● What is expected
Output what the records say, word for word, with no images.

● Given data

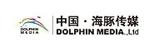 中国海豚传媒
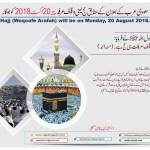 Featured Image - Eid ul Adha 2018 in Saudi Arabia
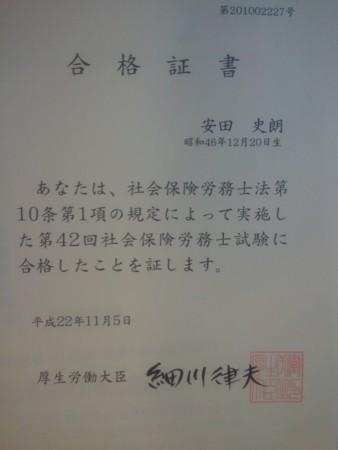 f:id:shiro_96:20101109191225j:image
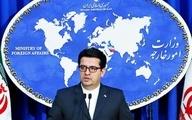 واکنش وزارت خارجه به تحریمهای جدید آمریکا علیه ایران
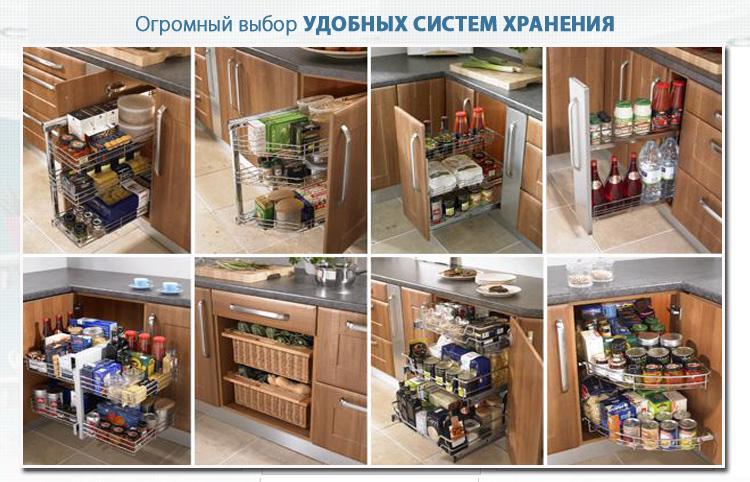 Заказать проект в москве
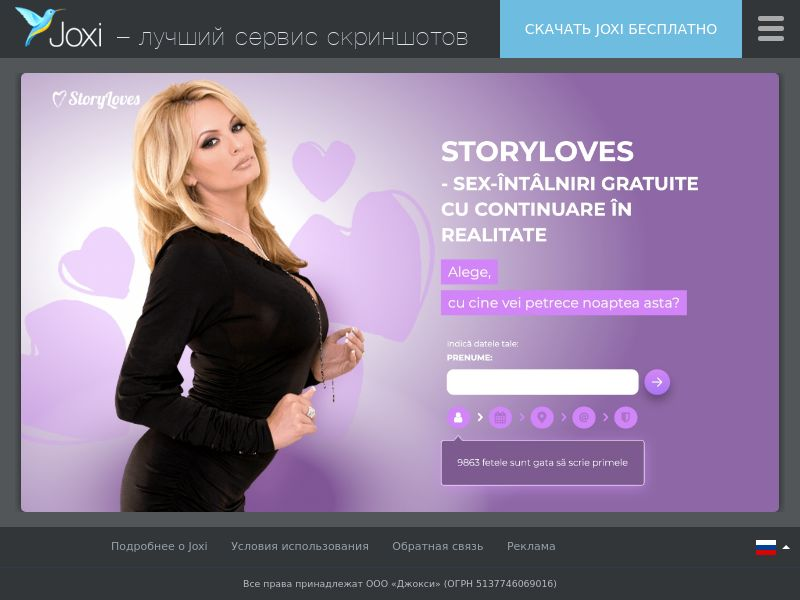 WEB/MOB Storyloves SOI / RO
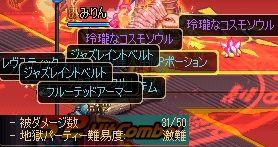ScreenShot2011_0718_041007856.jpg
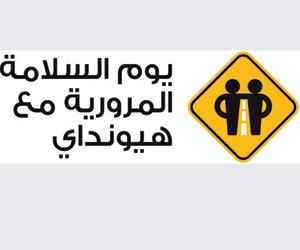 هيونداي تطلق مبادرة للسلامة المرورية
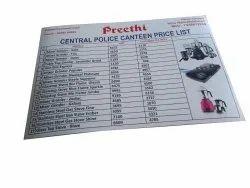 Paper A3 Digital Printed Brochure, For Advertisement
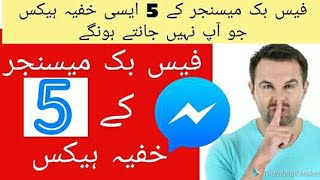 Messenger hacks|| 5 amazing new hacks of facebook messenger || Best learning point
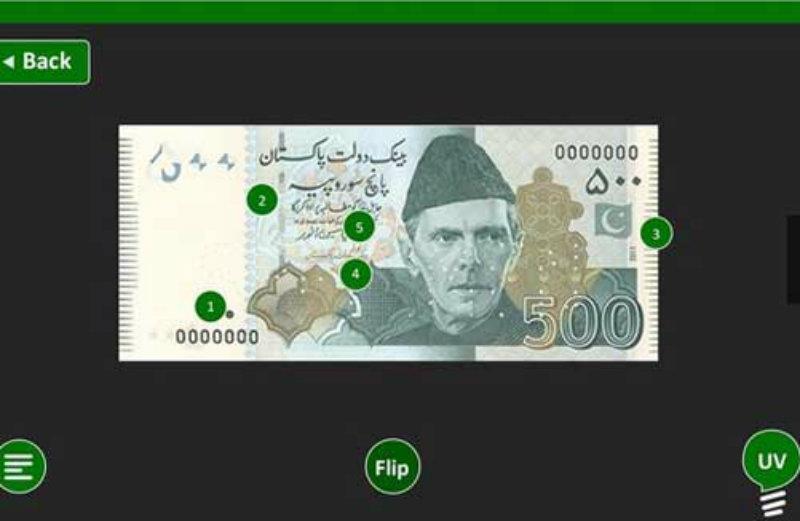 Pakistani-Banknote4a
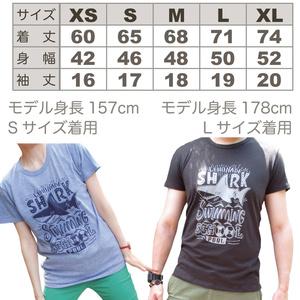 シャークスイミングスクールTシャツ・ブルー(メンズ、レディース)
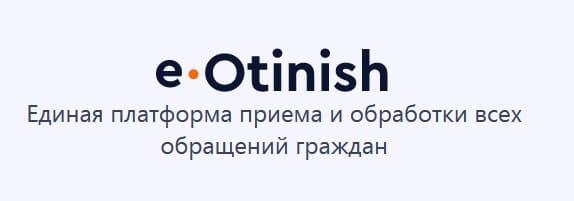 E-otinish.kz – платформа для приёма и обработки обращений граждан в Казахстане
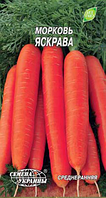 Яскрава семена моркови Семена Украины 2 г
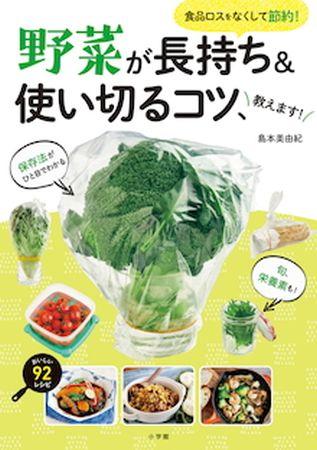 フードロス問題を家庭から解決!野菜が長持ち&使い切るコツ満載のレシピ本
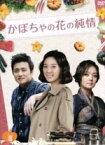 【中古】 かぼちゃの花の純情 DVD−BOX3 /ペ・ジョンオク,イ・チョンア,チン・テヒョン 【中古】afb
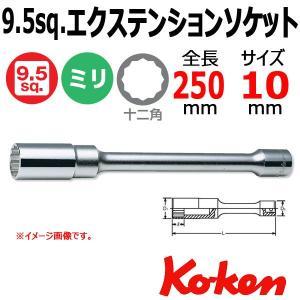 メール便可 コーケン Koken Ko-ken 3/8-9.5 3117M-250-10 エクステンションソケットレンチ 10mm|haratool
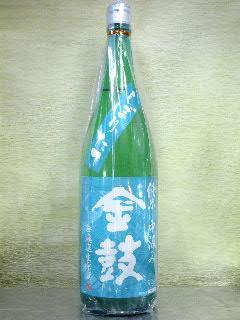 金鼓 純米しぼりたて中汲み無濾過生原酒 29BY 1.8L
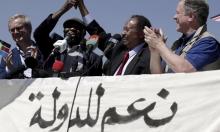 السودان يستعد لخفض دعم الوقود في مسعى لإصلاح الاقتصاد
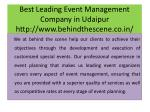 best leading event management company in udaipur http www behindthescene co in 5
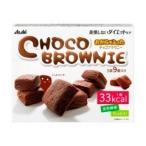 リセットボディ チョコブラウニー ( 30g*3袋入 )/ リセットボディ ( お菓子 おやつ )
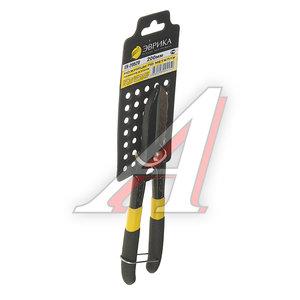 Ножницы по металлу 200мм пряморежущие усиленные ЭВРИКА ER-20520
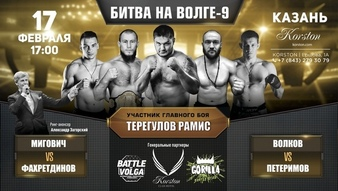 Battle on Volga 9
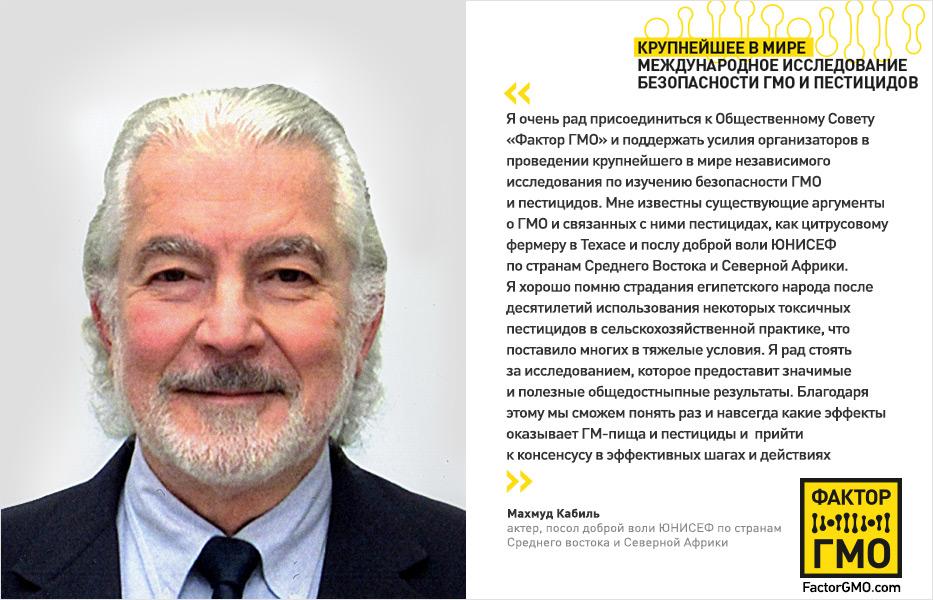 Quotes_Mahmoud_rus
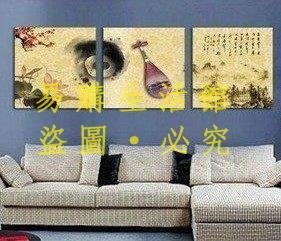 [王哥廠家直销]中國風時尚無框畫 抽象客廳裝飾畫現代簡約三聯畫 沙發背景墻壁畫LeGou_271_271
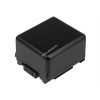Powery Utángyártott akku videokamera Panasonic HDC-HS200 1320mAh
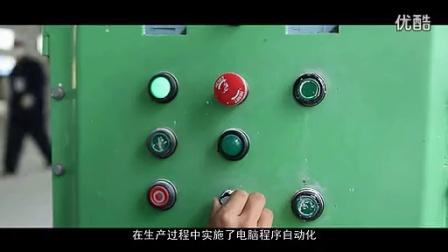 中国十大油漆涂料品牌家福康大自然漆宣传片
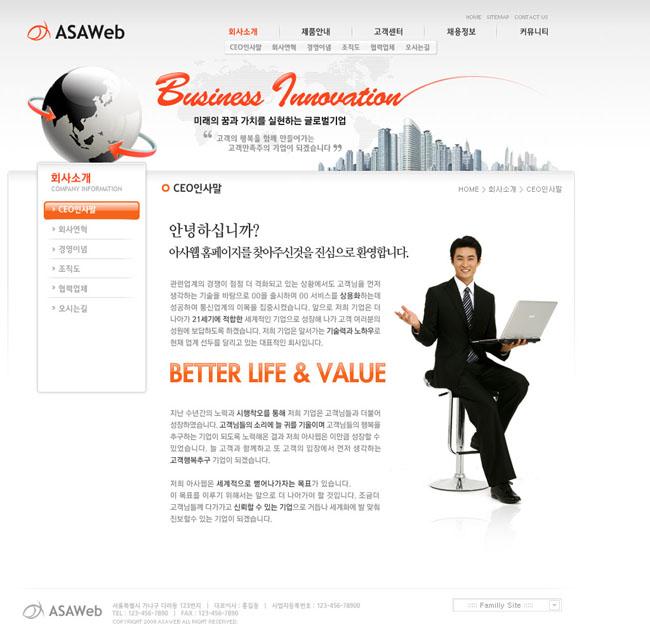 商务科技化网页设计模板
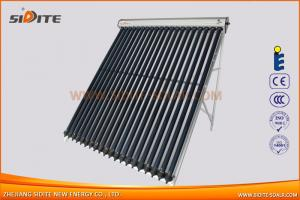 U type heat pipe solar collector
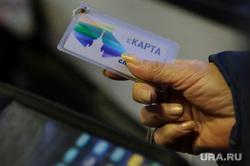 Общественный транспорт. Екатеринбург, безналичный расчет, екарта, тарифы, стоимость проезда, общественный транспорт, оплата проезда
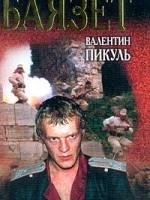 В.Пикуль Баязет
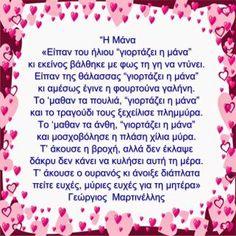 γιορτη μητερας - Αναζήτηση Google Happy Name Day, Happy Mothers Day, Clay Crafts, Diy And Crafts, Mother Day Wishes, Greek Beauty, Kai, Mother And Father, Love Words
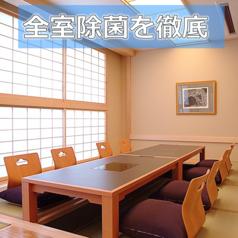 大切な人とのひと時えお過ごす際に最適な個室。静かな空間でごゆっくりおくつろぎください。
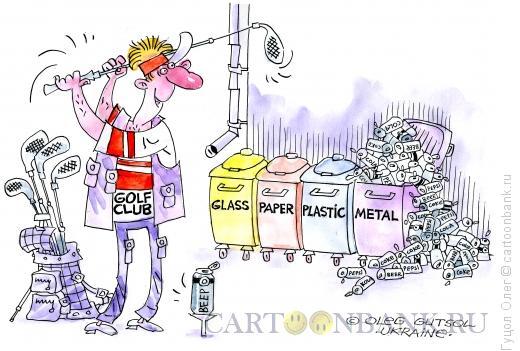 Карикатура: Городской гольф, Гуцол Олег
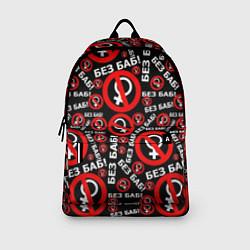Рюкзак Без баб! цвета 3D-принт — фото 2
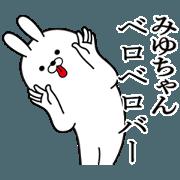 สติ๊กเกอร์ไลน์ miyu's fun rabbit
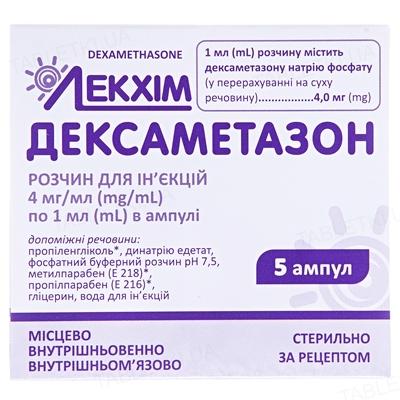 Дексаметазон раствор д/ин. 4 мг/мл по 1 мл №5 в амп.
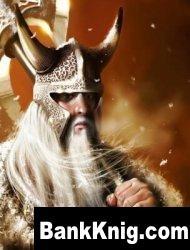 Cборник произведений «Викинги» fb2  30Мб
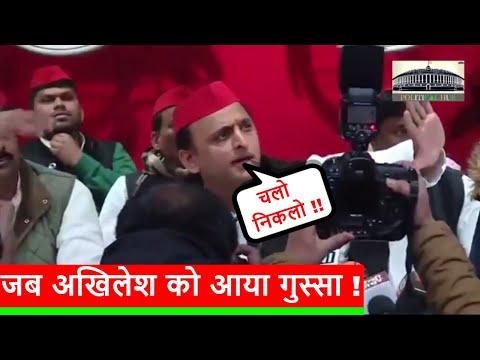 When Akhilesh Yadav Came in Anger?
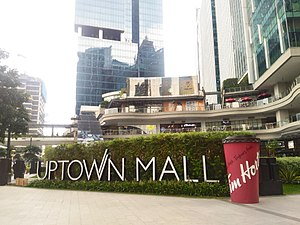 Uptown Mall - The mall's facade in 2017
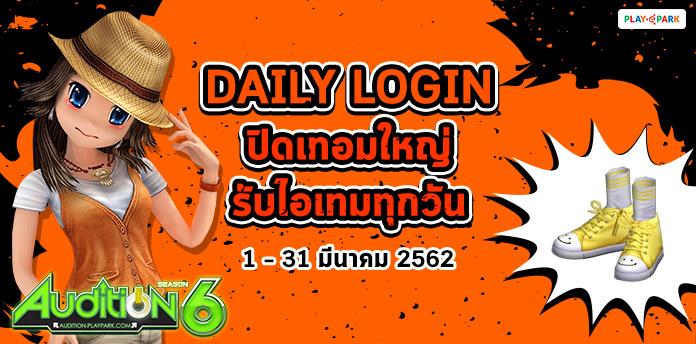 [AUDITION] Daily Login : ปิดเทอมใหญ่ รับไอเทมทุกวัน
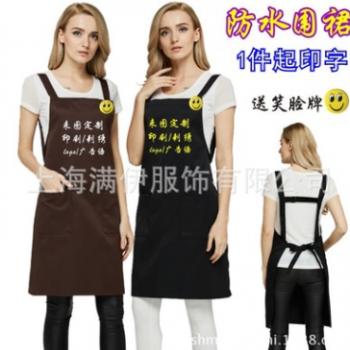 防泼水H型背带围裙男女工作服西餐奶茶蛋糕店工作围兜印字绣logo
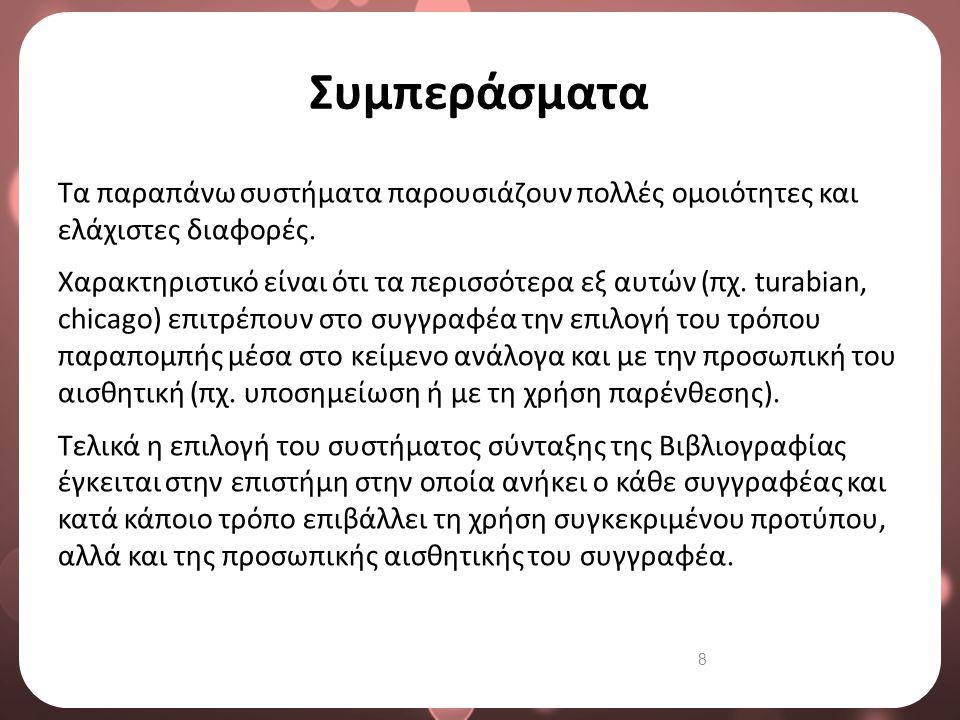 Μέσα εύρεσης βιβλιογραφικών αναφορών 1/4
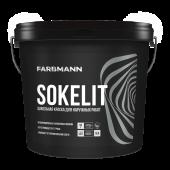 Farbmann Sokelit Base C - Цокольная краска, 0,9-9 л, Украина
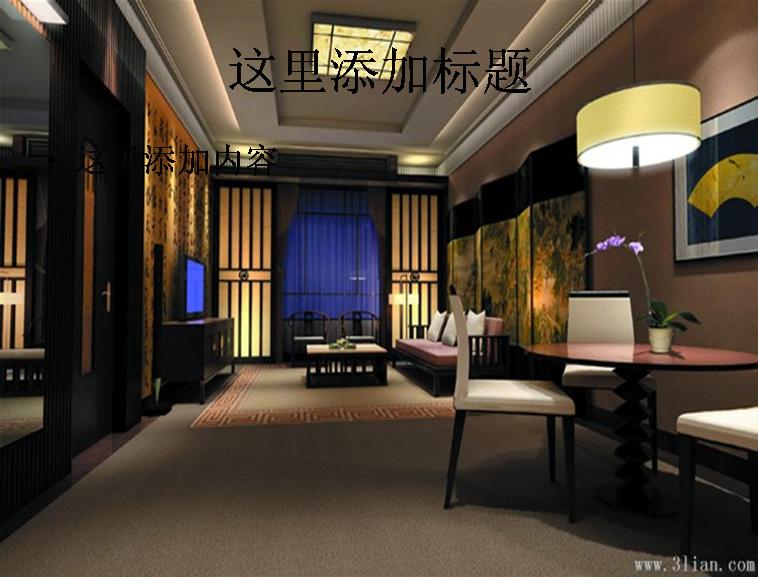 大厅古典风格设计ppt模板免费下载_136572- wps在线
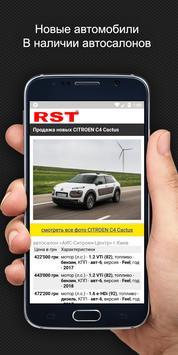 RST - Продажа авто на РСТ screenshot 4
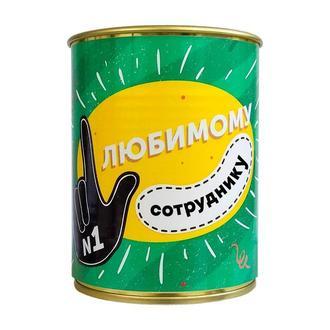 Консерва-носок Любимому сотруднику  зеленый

● Answer section
 中国海豚传媒
 Featured Image - Eid ul Adha 2018 in Saudi Arabia
 f:id:shiro_96:20101109191225j:image
 واکنش وزارت خارجه به تحریمهای جدید آمریکا علیه ایران
 Заказать проект в москве
 WEB/MOB Storyloves SOI / RO
ScreenShot2011_0718_041007856.jpg
 هيونداي تطلق مبادرة للسلامة المرورية
 Paper A3 Digital Printed Brochure, For Advertisement
 Messenger hacks|| 5 amazing new hacks of facebook messenger || Best learning point
 Pakistani-Banknote4a
 シャークスイミングスクールTシャツ・ブルー(メンズ、レディース)
 E-otinish.kz – платформа для приёма и обработки обращений граждан в Казахстане
 Яскрава семена моркови Семена Украины 2 г
 フードロス問題を家庭から解決!野菜が長持ち&使い切るコツ満載のレシピ本
 【中古】 かぼちゃの花の純情 DVD−BOX3 /ペ・ジョンオク,イ・チョンア,チン・テヒョン 【中古】afb
 メール便可 コーケン Koken Ko-ken 3/8-9.5 3117M-250-10 エクステンションソケットレンチ 10mm|haratool
 金鼓 純米しぼりたて中汲み無濾過生原酒 29BY 1.8L
 السودان يستعد لخفض دعم الوقود في مسعى لإصلاح الاقتصاد
 best leading event management company in udaipur http www behindthescene co in 5
 リセットボディ チョコブラウニー ( 30g*3袋入 )/ リセットボディ ( お菓子 おやつ )
 Ножницы по металлу 200мм пряморежущие усиленные ЭВРИКА ER-20520
 Battle on Volga 9
 Quotes_Mahmoud_rus
 [王哥廠家直销]中國風時尚無框畫 抽象客廳裝飾畫現代簡約三聯畫 沙發背景墻壁畫LeGou_271_271
Powery Utángyártott akku videokamera Panasonic HDC-HS200 1320mAh
 中国十大油漆涂料品牌家福康大自然漆宣传片
 商务科技化网页设计模板
 U type heat pipe solar collector
 Общественный транспорт. Екатеринбург, безналичный расчет, екарта, тарифы, стоимость проезда, общественный транспорт, оплата проезда
 В.Пикуль Баязет
 γιορτη μητερας - Αναζήτηση Google Happy Name Day, Happy Mothers Day, Clay Crafts, Diy And Crafts, Mother Day Wishes, Greek Beauty, Kai, Mother And Father, Love Words
 大切な人とのひと時えお過ごす際に最適な個室。静かな空間でごゆっくりおくつろぎください。
 Карикатура: Городской гольф, Гуцол Олег
Рюкзак Без баб! цвета 3D-принт — фото 2
 สติ๊กเกอร์ไลน์ miyu's fun rabbit
 Дексаметазон раствор д/ин. 4 мг/мл по 1 мл №5 в амп.
 Cборник произведений «Викинги» fb2  30Мб
 When Akhilesh Yadav Came in Anger?
 Uptown Mall - The mall's facade in 2017
 [AUDITION] Daily Login : ปิดเทอมใหญ่ รับไอเทมทุกวัน
 防泼水H型背带围裙男女工作服西餐奶茶蛋糕店工作围兜印字绣logo
 Μέσα εύρεσης βιβλιογραφικών αναφορών 1/4
 Farbmann Sokelit Base C - Цокольная краска, 0,9-9 л, Украина
 大厅古典风格设计ppt模板免费下载_136572- wps在线
 RST - Продажа авто на РСТ screenshot 4
 Консерва-носок Любимому сотруднику  зеленый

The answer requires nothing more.